Rasulullah SAW dengan tegas menyatakan: “ambillah dariku manasikmu (cara melaksanakan haji)”.
Maknanya bahwa untuk benar dan diterimanya ibadah haji Anda, lakukanlah sesuai dengan cara dan ketentuan yang Rasulullah SAW telah ajarkan.
Memang salah satu kekeliruan fatal di kalangan sebagian Umat ini adalah karena sebagin ketika menunaikan ibadah haji mengikut kepada tradisi atau budaya turunan. Padahal ibadah harus terbangun di atas dasar “al-ittiba’” (mengikut sunnah) tadi.
Tiga Type Ibadah Haji
Dalam tuntunan Rasulullah SAW ada tiga cara dalam melakukan ibadah haji: Ifrad, Qiran, Tamattu’.
Haji Ifrad adalah dalam musim haji tahun itu seseorang hanya meniatkan melakukan ibadah haji. Sehingga, ketika memulai ihramnya, niat yang dilafazkan semata bertujuan untuk menunaikan ibadah haji.
Bentuk niat Ifrad adalah: “labbaika allahumma hajjan”. (Ya Allah aku datang memenuhi panggilanMu untuk berhaji).

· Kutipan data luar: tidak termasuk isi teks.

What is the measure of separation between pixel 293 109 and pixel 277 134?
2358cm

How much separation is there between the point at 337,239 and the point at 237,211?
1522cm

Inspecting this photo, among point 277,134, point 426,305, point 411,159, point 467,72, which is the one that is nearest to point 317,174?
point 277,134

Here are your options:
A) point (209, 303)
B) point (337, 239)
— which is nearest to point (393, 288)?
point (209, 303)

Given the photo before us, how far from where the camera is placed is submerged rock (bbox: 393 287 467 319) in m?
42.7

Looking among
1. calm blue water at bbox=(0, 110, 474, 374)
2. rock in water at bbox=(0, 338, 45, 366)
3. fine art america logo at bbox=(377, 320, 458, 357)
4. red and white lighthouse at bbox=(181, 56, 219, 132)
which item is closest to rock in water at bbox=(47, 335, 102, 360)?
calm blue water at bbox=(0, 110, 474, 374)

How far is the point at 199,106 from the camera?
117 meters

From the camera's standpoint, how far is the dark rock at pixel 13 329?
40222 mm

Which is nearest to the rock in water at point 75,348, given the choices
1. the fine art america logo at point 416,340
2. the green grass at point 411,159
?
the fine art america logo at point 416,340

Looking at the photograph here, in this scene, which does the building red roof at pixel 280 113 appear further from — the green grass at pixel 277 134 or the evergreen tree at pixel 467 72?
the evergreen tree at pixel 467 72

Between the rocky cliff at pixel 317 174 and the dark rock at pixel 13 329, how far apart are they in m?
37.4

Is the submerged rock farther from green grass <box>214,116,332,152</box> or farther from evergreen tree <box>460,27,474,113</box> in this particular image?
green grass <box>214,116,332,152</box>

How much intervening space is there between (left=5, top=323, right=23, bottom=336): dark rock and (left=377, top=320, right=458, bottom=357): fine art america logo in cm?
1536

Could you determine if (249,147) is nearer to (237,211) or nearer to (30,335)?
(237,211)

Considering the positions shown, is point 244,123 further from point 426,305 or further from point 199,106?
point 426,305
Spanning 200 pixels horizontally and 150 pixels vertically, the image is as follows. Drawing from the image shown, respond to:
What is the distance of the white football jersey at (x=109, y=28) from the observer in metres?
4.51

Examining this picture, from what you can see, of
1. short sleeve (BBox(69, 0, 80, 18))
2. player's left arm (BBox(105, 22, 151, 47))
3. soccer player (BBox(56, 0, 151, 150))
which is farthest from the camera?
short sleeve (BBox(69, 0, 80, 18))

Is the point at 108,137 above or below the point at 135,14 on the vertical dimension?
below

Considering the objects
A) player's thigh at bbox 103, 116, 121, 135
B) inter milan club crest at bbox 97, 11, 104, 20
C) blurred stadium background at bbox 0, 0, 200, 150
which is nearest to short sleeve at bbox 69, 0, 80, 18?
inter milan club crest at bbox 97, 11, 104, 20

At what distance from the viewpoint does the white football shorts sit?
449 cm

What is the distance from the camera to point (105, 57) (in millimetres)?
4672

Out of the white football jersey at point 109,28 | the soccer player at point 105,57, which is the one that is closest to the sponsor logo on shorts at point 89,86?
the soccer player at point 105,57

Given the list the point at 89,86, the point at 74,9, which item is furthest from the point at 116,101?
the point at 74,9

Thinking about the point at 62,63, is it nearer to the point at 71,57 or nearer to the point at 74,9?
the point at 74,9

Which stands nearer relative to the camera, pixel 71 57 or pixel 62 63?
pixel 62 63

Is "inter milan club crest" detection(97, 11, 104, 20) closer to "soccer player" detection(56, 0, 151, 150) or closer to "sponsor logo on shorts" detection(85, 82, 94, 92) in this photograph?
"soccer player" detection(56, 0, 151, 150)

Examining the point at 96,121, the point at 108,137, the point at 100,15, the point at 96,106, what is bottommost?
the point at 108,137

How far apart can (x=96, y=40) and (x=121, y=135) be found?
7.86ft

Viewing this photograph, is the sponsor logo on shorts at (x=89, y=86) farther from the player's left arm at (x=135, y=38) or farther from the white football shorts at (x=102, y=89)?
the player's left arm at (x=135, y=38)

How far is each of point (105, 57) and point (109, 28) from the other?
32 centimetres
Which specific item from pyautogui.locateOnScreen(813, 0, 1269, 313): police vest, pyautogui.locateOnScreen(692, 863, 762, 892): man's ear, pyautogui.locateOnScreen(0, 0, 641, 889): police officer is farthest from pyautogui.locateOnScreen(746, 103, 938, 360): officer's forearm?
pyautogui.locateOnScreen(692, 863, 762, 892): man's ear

Ketika berhaji dengan cara Ifrad tersebut, maka sang haji tidak diharuskan menyembelih-sembelihan. Sembelihan ini lazimnya disebut “DAM” yang berarti “darah”. Karena menyembelih hewan itu identik dengan “mengalirkan darah”.
Haji Qiran adalah ketika seseorang dalam bulan-bulan haji berniat untuk Umrah dan haji sekaligus. Karena niatnya memang melakukan umrah dan haji sekaligus, maka Lafaz niat ihramnya menyebutkan keduanya.
Bentuk niat Qiran adalah “Labbaika allahumma hajjan wa umratan” (ya Allah kami datang memenuhi panggilanmu untuk berhaji dan berumrah).
Haji dengan cara Qiran (menggabung) atau menggabung pelaksanaan haji dan umrah mengharuskan pelakunya untuk memotong hewan seekor kambing atau domba.
Haji Tamattu’ adalah ketika dalam sebuah bulan-bulan haji seseorang berihram (berniat) untuk melakukan umrah, lalu pada musim yang sama kembali berihram untuk melakukan haji.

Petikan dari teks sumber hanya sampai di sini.